No, VCs who literally demanded they put their money there did. Guess who cries the most about bail out - VCs. The same people who wanted regulations to ease up, the same people that actually indirectly profited from bank taking higher risk.
It is ridiculous that the supposedly smartest groups whose literally did this to themselves gets bailed out.
They don't need to do extra due diligence. Just buy insurance for the excess amount above the FDIC limit. After all, they do benefit from the upside like cheaper mortgages for execs.
One way this could create moral hazard is that large depositors are happy to lend to quite risky banks at high rates because they know they will be made whole in case of a bank failure. Btw., this could also make deposits less sticky as moving for opportunity has no downside in such a scenario.
> Most SVB customers, unless they are finance experts, are not in any position to do due diligence
Someone wants to have it both ways - they are sophisticated investors and entreneurs when it suits them. Leaders of our time, telling the rest of us how to live.

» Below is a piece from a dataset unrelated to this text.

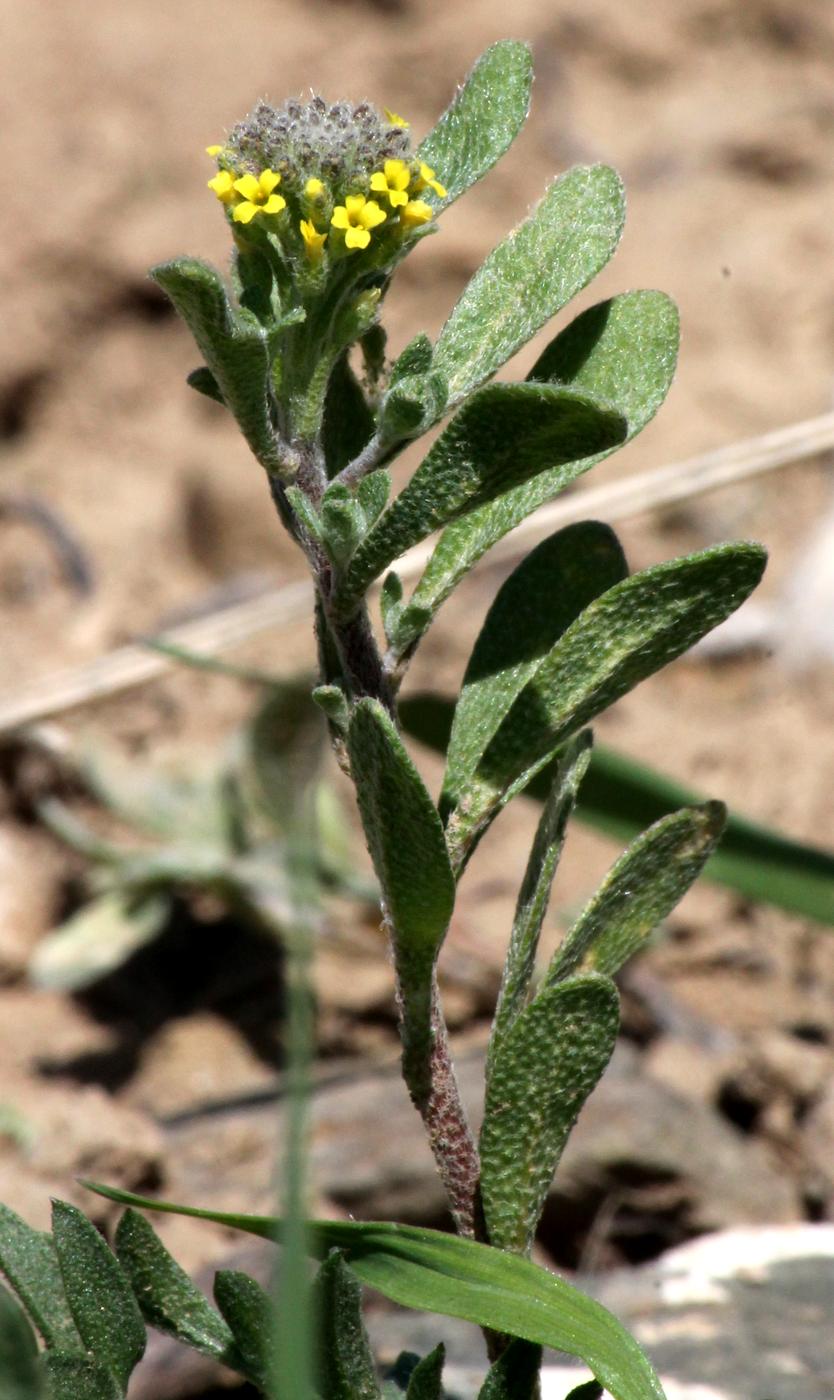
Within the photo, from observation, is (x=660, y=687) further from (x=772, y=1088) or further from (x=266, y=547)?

Other times, they can't be expected to have basic financial literacy or consult a financial adviusor accessible to a regullar joe
> SVB is a 40 year old bank that's been doing business in the valley since the VC era started.
So it’s a fairly new bank, by the standard or banks, and the point remains, why did they choose to risk keeping money in excess of the $250K insurance backstop in one bank with no real track record?
Until this event the whole idea of the FDIC insurance fund was to ensure that people (not corporations) with relatively small nest eggs wouldn’t lose the whole thing and therefore starve if their bank made bad bets… once your nest egg grew beyond the backstop it was your right (and privilege) to assume the risk of losing it, if you wanted to.
Now because VCs and CEOs were essentially asleep at the wheels of companies that, for the part that have gotten this absurdly quick action from the government, consider $250K to be a rounding error, the rules have changed. That’s the special class… the kind of people who somehow think 40 years is a substantial track record for a business that’s big enough to underpin an economy.
> Until this event the whole idea of the FDIC insurance fund was to ensure that people (not corporations) with relatively small nest eggs wouldn’t lose the whole thing and therefore starve if their bank made bad bets.
Nope.
"The mission of the Federal Deposit Insurance Corporation (FDIC) is to maintain stability and public confidence in the nation's financial system."